We start by importing the sklearn estimator `KhiopsCoclustering` and defining a helper function:

In [None]:
import os
import platform
import subprocess
import pandas as pd
from khiops import core as kh
from khiops.sklearn import KhiopsCoclustering

# If there are any issues you may Khiops status with the following command
# kh.get_runner().print_status()

For this tutorial, we use the dataset `CountriesByOrganization` that contains the relation country-organization for a large number of countries and organizations (*it is bit outdated though*). The objective is to build a coclustering between Country and Organization and see which countries resemble the most in terms of organizations.

Let's first load this dataset and check its content:

In [None]:
countries_data_file = os.path.join(
    "data", "CountriesByOrganization", "CountriesByOrganization.csv"
)
X_countries = pd.read_csv(countries_data_file, sep=";")
print("CountriesByOrganization dataset:")
display(X_countries)

Now, let's build the coclustering model.

Note that a coclustering model is learned in an unsupervised way and aims to cluster jointly rows and columns of a matrix. So we need to provide a column name to be able to deploy it on a specific column. We do this by setting the `fit` parameter `id_column`:

In [None]:
khcc_countries = KhiopsCoclustering()
khcc_countries.fit(X_countries, id_column="Country")

Now let's access the coclustering training report to obtain the cluster information of the `Country` dimension. Since in each dimension there is a hierarchical cluster, so we only access the leaf clusters:

In [None]:
countries_clusters = khcc_countries.model_report_.coclustering_report.get_dimension(
    "Country"
).clusters
countries_leaf_clusters = [cluster for cluster in countries_clusters if cluster.is_leaf]
print(f"Number of leaf clusters: {len(countries_leaf_clusters)}:")
for index, cluster in enumerate(countries_leaf_clusters, start=1):
    print(f"cluster {index:02d}: {cluster.name}")

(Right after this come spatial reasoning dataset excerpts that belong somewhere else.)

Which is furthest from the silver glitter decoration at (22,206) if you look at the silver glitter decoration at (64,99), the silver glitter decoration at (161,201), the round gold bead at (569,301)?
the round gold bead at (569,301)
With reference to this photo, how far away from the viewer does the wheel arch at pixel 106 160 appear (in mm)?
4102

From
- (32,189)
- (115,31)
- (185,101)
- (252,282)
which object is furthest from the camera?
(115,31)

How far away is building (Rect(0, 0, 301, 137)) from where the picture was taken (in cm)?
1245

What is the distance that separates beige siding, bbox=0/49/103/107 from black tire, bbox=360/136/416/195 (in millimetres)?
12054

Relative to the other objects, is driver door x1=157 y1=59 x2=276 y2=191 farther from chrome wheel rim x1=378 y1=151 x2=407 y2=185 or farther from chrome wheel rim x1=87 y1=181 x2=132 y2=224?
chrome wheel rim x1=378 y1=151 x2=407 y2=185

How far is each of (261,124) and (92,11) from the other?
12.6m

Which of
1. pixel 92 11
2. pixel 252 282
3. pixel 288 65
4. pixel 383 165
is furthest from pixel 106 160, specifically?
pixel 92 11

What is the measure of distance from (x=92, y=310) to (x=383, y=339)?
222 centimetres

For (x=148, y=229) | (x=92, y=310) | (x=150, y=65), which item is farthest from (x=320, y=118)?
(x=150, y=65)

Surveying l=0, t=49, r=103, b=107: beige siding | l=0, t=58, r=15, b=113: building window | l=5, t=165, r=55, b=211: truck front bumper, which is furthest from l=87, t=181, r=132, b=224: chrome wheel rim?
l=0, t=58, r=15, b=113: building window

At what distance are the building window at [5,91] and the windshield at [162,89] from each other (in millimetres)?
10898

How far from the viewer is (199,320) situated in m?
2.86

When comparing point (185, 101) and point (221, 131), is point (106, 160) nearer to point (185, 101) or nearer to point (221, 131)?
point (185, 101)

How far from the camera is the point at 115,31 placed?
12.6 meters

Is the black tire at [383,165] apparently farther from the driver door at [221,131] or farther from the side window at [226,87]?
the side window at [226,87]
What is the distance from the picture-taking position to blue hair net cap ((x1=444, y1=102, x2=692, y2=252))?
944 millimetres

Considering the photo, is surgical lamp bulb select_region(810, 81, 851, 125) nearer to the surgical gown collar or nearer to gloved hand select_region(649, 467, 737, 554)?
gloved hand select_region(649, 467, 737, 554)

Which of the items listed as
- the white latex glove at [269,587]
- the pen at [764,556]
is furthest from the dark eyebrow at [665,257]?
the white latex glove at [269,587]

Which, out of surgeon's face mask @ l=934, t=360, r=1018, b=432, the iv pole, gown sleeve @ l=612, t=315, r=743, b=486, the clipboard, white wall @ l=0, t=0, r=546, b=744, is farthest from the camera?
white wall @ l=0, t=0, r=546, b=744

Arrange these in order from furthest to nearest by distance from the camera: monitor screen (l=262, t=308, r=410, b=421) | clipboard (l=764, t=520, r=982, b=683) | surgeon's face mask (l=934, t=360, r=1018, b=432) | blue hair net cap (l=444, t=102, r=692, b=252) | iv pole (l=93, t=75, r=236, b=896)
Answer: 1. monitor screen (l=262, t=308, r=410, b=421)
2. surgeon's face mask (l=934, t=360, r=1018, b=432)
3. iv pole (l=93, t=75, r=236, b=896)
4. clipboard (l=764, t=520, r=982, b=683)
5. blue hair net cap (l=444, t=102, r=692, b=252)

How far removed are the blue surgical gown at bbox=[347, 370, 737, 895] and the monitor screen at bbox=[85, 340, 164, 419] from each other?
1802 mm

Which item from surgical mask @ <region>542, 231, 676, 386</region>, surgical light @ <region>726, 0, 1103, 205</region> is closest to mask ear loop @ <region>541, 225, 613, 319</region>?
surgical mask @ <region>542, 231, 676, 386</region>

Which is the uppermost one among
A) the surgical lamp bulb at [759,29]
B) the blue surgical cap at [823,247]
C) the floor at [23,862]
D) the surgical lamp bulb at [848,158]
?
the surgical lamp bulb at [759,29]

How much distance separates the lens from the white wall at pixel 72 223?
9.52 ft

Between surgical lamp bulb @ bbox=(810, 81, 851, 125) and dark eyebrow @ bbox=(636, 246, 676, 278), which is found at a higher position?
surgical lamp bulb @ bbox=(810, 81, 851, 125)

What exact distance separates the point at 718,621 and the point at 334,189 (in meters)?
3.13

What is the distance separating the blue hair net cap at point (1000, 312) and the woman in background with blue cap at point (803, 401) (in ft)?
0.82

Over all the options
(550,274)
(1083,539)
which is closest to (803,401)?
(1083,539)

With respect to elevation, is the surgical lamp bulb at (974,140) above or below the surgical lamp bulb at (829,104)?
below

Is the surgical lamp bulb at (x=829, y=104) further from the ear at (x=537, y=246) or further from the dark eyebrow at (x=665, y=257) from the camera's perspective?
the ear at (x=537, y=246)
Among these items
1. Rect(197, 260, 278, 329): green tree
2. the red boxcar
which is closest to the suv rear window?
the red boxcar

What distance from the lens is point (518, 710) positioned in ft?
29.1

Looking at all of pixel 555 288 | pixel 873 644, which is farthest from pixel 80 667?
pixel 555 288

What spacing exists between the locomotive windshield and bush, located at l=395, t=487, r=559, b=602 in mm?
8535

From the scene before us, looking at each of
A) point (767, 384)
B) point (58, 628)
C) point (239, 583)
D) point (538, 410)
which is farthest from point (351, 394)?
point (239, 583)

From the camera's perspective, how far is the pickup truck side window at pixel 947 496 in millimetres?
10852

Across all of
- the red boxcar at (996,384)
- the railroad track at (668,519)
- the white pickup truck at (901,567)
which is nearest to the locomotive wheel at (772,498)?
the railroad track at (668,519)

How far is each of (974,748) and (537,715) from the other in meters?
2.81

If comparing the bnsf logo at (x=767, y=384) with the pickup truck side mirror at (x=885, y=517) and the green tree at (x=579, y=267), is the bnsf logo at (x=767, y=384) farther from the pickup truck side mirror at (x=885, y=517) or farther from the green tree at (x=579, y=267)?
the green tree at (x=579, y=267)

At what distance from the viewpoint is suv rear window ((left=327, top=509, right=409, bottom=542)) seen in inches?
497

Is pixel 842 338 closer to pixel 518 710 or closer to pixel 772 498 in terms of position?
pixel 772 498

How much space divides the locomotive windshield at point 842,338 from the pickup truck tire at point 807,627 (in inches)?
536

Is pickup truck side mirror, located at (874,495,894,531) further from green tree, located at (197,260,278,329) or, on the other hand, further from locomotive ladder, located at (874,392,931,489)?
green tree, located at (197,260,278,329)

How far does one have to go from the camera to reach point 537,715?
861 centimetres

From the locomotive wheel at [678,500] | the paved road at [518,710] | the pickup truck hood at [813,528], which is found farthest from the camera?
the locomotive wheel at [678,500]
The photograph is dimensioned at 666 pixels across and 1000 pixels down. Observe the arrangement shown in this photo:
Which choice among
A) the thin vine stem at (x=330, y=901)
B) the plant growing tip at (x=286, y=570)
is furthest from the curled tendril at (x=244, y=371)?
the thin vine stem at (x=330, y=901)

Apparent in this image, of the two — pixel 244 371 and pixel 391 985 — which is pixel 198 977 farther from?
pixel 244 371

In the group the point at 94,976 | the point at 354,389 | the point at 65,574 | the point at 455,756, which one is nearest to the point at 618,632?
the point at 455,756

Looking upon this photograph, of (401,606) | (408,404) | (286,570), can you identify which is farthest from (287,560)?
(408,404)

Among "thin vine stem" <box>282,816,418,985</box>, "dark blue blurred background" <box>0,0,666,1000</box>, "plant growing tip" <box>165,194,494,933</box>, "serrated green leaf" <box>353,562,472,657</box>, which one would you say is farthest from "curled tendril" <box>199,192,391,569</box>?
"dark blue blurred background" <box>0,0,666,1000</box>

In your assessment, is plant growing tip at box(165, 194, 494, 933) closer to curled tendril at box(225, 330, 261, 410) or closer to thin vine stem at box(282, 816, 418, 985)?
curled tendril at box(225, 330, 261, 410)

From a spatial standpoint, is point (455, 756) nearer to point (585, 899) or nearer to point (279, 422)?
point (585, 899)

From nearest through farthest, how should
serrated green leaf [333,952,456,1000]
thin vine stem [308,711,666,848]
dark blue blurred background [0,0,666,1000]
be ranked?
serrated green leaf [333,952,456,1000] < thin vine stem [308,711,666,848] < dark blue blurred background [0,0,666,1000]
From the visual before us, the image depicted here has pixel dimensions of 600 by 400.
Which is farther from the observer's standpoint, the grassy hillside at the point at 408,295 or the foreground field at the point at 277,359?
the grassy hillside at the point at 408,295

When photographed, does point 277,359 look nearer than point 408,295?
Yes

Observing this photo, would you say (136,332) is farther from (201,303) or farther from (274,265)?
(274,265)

The composition of the clusters is also available. For the first one we have:

In [None]:
print(f"Members of the cluster {countries_leaf_clusters[0].name}:")
for value_obj in countries_clusters[0].leaf_part.values:
    print(value_obj.value)

The coclustering is a complex model, so it is better to visualize it with the Khiops Co-visualization app. Let's export the report to a `.khcj` file and open it:

In [None]:
countries_report = os.path.join("exercises", "countries.khcj")
khcc_countries.export_report_file(countries_report)
# explorer_open(countries_report)

Finally, let's deploy the coclustering model on the training data `countries_df`:

In [None]:
countries_predictions = khcc_countries.predict(X_countries)
print("Predicted clusters (first 10)")
display(countries_predictions[:10])

### Exercise
We'll build a coclustering model for the `Tokyo2021` dataset. It is extracted from the `Athletes` table of the [Tokyo 2021 Kaggle dataset](https://www.kaggle.com/arjunprasadsarkhel/2021-olympics-in-tokyo) and each record contains three variables:
- `Name`: the name of a competing athlete
- `Country`: the country (or organization) it represents
- `Discipline`: the athlete's discipline

The objective with this exercise is to make a coclustering between `Country` and `Discipline` and see which countries resemble the most in terms of the athletes they bring to the Olympics. We start by loading the contents into a dataframe:

In [None]:
tokyo_data_file = os.path.join("data", "Tokyo2021", "Athletes.csv")
X_tokyo = pd.read_csv(tokyo_data_file, encoding="latin1")
print("Tokyo2021 dataset (first 10 rows):")
display(X_tokyo.head(10))

#### Train the coclustering for the variables `Country` and `Discipline`

Call `fit` parameters with the following parameters:
- `X=X_tokyo[["Country", "Discipline"]]`
- `id_column="Country"`

In [None]:
khcc_tokyo = KhiopsCoclustering()
khcc_tokyo.fit(X_tokyo[["Country", "Discipline"]], id_column="Country")

#### Obtain the number and names of the clusters of the `Country` dimension

In [None]:
tokyo_clusters = khcc_tokyo.model_report_.coclustering_report.get_dimension(
    "Country"
).clusters
tokyo_leaf_clusters = [cluster for cluster in tokyo_clusters if cluster.is_leaf]
print(f"Number of leaf clusters: {len(tokyo_leaf_clusters)}:")
for index, cluster in enumerate(tokyo_leaf_clusters):
    print(f"cluster {index:02d}: {cluster.name}")

#### Print the members of one of the clusters

In [None]:
print(f"Members of the cluster {tokyo_leaf_clusters[29].name}:")
for value_obj in tokyo_leaf_clusters[29].leaf_part.values:
    print(value_obj.value)

**Check the results with the covisualization app**

In [None]:
tokyo_report = os.path.join("exercises", "tokyo.khcj")
khcc_tokyo.export_report_file(tokyo_report)

# To visualize uncomment the lines below
# khcc_tokyo.export_report_file("./tokyo_report.khcj")
# kh.export_report_file("./tokyo_report.khcj")

#### Deploy the learned coclustering model on the training data and check the obtained clusters

In [None]:
tokyo_predictions = khcc_tokyo.predict(X_tokyo[["Country", "Discipline"]])
print("Predicted clusters (first 10)")
display(tokyo_predictions[:10])